- Daily Zen
The COVID-19 vaccine rollout is likely to determine how quickly the real estate market recovers after the Pandemic.
According to international real estate company Savills, homeowners, companies, and infrastructure builders were all holding back making construction and buying decisions during the Pandemic. “The pace and efficacy of mass vaccination programs and consequent release from lockdowns and travel restrictions will dictate the rate at which transactional markets recover from here,” said Savills, an adviser to commercial property investors and a residential estate agent.
Savills’ revenues for 2020 fell 9 percent to £1.74 billion and pre-tax profit fell a third to £96.6m, as an investment in commercial property saw a downslide around the world. Savills’ transactional business was particularly hard hit, with underlying profits down 72 percent to £19.4 million.
Countries that were able to recover faster from the Pandemic with strong measures and rapid vaccine rollouts have shown early signs of recovery, according to Mark Ridley, Savills’ chief executive. “In the UK, we are starting to see some recovery. Commercial transaction activity has increased with the combination of lockdown and the vaccine,” he said.
Once travel restrictions are lifted sales are expected to get a boost from an influx of international buyers, he believes.
Contrary to expectations, the UK market for expensive country houses did not see any slowdown. In fact, Savills’ UK residential business increased 29 percent year on year to a record £23 million despite the effective closure of the housing market between late March and May. The market “experienced an extraordinary recovery from the end of the first lockdown [in May] through to the year-end”, the agent said.
The likely cause for the uptick in the country houses was because buyers were looking to move out of cities to larger properties in the countryside. “People are looking for their country pile,” said Ridley. “Now there’s a national shortage of detached houses [but] we’ve got very strong momentum, which I don’t see petering out,” he added.
A new survey from Zillow found that 70% of homeowners said they would be comfortable moving to a new home after the vaccination drive is over and a larger portion of the population is inoculated. That amounts to homeowners in more than 14 million homes feeling newly comfortable moving after widespread vaccination.
Homeowners also said the vaccine would impact their decision to sell, nearly four-in-five (78%) said they would likely consider selling and moving.
Zillow earlier predicted that 2021 will see 7 million home sales, nearly 25% more than in 2020, as more sellers regain the confidence to return to the market at a time of incredible demand.

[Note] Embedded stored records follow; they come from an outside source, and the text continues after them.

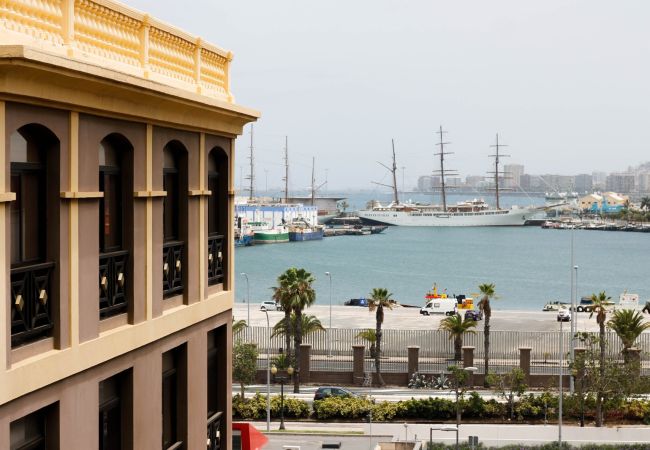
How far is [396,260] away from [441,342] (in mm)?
130180

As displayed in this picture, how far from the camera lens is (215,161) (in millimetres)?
13961

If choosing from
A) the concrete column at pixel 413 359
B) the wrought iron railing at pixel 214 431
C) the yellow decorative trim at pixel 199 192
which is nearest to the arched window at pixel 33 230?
the yellow decorative trim at pixel 199 192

Last year was slow due to the overwhelming anxiety regarding the Pandemic, depressing inventory. “We expect that the vaccine rollout will likely boost inventory, as sellers become increasingly willing to move despite Covid-19 — resulting in greater numbers of new listings beginning this spring,” says Chris Glynn, principal economist at Zillow. “That injection of inventory could give buyers more options and breathing room in a competitive market. The vaccine, however, will also likely add to already-strong demand, given that most sellers will become buyers as they trade in for a home that better suits their new needs.”
Other factors that will influence the market are the teleworking wave that has overtaken the vast population with offices allowing people to work-from-home, even after the lockdowns were eased and the flexibility to choose a hybrid model.
Virtual reality and new 3D tech is enabling people to take decisions remotely too, aiding the process of selling.
In Britain, the rush to the countryside has also been fuelled by the UK government’s stamp duty holiday, which gives a rebate of up to £15,000 on a purchase. But the policy has its distractors too, as they say it has pushed up house prices over the past nine months. “Such is the strength of the results [in Savills’ UK residential business], one has to question whether the stamp duty holiday was needed and could that money be better spent on the NHS than helping Savills’ wealthy clients buy bigger homes,” said analyst Anthony Codling in a note. The average price of UK homes sold by Savills increased from £1.13 million to £1.26 million in the year.